Porque si no, ¿a qué se debe haber puesto aquí tanto mimo, deleite y atavío en los adornos? ¡A buen entendedor pocas palabras!
Está pintado este patio interior de tres colores: el ocre, el añil azulado y el ópalo. Y puesto todo con gusto sutil, sea en las cenefas y en las guardas de los remates. ¡Verdaderamente primoroso! ¿Por qué? ¡Denuncia a las claras a un señor enamorado de la sirvienta que sin duda era hermosa!
Solo a un flanco se levanta la arquería de piedra que lleva en el piso ladrillos hexagonales. En la parte descubierta el patio está embaldosado con pedruscos menudos, que combinan con los balaustres de las celosías.
Todo un esmero, complacencia y artificio en los arcos, las bóvedas y las columnas de piedra. La prestancia de los aleros y los azulejos venecianos en el borde de los sardineles.
5. El polvo
y la luz
Aquí el hondo silencio estalla, propicio para el amor y sus desgarramientos. Al frente hay rodelas talladas de madera en las ventanas silentes.
Y un leve balcón de antepecho, apoyado en cuatro ménsulas parejas, airosas y desveladas que aún conservan el color verde perla con que alguna vez estuvieran pintadas.
Pero, ¿quién salía a mirar por esta ventana hacia el traspatio? Indudablemente, hay aquí encerrada una historia de amor probablemente entre el señor y alguna aldeana y tierna doncella, que aquí trabajaba y también vivía. O si no, ¿por qué tanta filigrana en los detalles y acabados? ¿Por qué tanto color sutil como debieron ser los arreboles del rostro y la mirada de quien prodigaba desde aquí tanta dicha y felicidad?
He aquí un tragaluz con alabastro o piedra de Huamanga, mandada pulir con libertad sensual, con amor tosco e inocente. Y no con la implacable formalidad y exacta geometría hecha para un salón, dejando una superficie con abultamientos, ¡y en donde pugnan por residir ahora el polvo, la sombra y la luz!
6. El misterio
de aquel amor
¿Qué representan? ¡Un vientre y los senos de una mujer! Y, como una joya he aquí un precioso arco campanel rebajado de piedra, escondido al final de la galería lateral. Pero, siendo una preciosura, ¿por qué está aquí y no adelante?
¡Ah, es más que evidente!

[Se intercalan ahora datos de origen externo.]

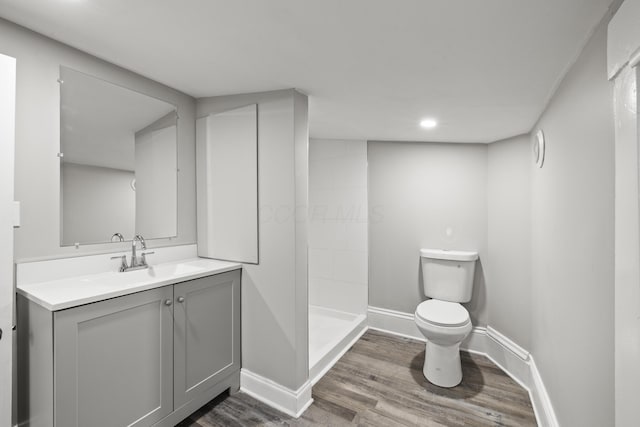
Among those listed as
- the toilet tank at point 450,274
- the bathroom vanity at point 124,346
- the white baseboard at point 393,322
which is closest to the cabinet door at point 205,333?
the bathroom vanity at point 124,346

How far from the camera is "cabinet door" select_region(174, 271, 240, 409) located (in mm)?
1587

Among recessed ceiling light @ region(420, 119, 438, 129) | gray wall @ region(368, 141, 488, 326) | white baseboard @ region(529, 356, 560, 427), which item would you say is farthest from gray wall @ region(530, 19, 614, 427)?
gray wall @ region(368, 141, 488, 326)

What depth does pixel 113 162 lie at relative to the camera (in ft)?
5.49

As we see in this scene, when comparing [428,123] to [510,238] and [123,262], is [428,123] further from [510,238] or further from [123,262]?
[123,262]

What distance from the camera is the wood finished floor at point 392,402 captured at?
68.8 inches

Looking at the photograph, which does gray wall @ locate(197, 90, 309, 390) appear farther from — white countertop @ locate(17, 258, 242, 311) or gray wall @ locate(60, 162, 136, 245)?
gray wall @ locate(60, 162, 136, 245)

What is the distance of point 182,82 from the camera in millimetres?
1798

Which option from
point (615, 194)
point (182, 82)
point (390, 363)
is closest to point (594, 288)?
point (615, 194)

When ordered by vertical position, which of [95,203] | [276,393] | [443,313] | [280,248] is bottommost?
[276,393]

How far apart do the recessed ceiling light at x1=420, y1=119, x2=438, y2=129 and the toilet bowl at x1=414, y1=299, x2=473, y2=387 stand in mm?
1519

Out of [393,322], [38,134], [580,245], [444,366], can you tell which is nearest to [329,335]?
[393,322]

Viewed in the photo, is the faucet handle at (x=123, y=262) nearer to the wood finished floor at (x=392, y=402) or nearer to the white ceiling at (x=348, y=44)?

Son huellas y vestigios de un amor furtivo e inconfesable. Pero, esta inscripción en el azulejo, ¿qué dice? Claramente se lee: Cristóbal de la Molina.
Y debajo un nombre de mujer, rayado con furor, casi roto con un objeto punzante, quizá por el desengaño y la desilusión de esperar vanamente lo que no se nos debe, ¡pero que sí son deudas de amor!

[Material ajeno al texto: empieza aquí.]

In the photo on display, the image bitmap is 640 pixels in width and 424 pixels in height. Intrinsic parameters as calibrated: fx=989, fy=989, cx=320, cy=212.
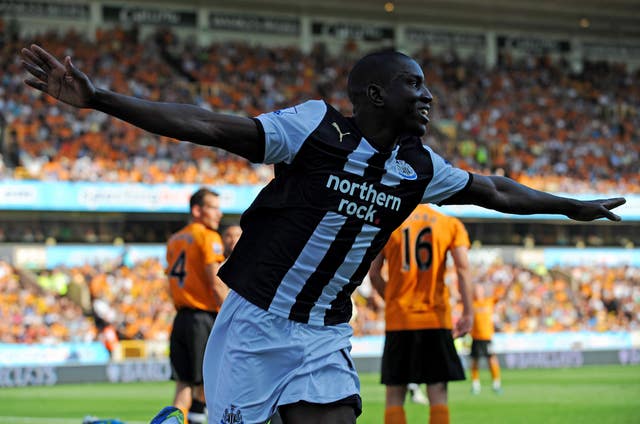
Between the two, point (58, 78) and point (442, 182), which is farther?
point (442, 182)

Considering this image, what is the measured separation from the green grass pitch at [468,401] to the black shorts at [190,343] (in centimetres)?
340

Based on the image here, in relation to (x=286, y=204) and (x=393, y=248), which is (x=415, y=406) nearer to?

Este patio encierra, ya no cabe duda, una honda historia de una intensa pasión. Que quizá lo entienden estos perros que alzan los ojos tendidos a mis pies, mirándome como lebreles míticos bajo la luz del sol.
Pienso que son perros vivos pero pasmados, por el misterio de aquel amor que pena entre estas rejas, ornatos y piedras caladas.
7. Mansas
a mi paso
¿O son canes pacíficos que fueran criados en la paz de algún claustro monacal y venerable? O nacieron y vivieron siempre en este recinto, ¿en dónde alguna vez ocurriría aquella historia recóndita, pero para mí visible y a la vez borrosa y tachada en la inscripción del campanel?
Los mastines levantan sus cabezas y otra vez la hunden sin dejar de mirarme ni apartar sus ojos de mí.
Y vuelven a sumir su hocico a ras del suelo, siempre con la pupila vigilante y misteriosa puesta en mi bufanda roja y en lo que yo hago a cada paso. Se miran entre sí, y ellos me vuelven a mirar a mí.
¿Qué se comunican? ¿Qué saben aquellos que aquí dejaron sueños como vagidos? ¿Qué secretos ocultan e intercambian? Y terminan otra vez abatiendo sus trompas y fauces, siempre mirándome y entendiéndose entre sí.
He ingresado a este patio sin forzar ni violentar nada. Y los guachimanes ahora no se explican, tal cual lo afirman al juez o fiscal, estando la puerta encadenada y bajo siete candados con sus respectivas llaves, ni yo tampoco. Y menos sabría explicar por qué estas fieras estuvieron mansas a mi paso.